- **Your objective**: Using the data below, work out how many of its lines contain "over", and give that number with nothing added.

- **Working data**:
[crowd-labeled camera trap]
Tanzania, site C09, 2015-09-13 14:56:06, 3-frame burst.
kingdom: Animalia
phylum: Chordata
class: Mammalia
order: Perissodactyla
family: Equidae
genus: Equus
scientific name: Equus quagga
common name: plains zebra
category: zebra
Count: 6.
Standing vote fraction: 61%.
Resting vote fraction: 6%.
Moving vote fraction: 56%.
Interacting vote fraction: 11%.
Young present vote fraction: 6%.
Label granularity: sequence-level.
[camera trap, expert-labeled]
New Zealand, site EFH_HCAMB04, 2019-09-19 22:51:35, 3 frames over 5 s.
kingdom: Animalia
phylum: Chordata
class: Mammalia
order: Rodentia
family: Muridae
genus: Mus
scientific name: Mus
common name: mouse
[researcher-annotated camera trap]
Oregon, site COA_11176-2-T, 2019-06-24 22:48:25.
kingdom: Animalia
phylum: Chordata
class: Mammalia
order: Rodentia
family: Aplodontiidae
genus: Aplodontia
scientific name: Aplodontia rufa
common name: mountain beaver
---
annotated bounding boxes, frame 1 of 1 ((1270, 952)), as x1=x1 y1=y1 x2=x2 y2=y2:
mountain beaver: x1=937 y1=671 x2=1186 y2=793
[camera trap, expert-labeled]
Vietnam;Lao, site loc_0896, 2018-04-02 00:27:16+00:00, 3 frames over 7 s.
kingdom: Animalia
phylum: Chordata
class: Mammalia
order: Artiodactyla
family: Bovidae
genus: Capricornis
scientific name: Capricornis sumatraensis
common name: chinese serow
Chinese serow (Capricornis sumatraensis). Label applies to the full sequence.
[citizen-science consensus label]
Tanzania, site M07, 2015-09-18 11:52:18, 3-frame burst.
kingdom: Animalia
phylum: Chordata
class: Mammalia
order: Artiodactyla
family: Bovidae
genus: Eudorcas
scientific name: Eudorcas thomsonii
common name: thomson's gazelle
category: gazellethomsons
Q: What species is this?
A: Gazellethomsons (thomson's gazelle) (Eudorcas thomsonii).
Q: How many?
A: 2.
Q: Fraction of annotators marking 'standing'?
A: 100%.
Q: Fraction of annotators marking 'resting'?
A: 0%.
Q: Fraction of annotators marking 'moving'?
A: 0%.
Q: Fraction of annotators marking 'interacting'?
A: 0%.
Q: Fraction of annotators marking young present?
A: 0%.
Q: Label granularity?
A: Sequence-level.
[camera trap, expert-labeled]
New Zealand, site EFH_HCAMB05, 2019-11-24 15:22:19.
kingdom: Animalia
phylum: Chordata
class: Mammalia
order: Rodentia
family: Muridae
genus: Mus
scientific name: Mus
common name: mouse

- **Response to this exercise**: 2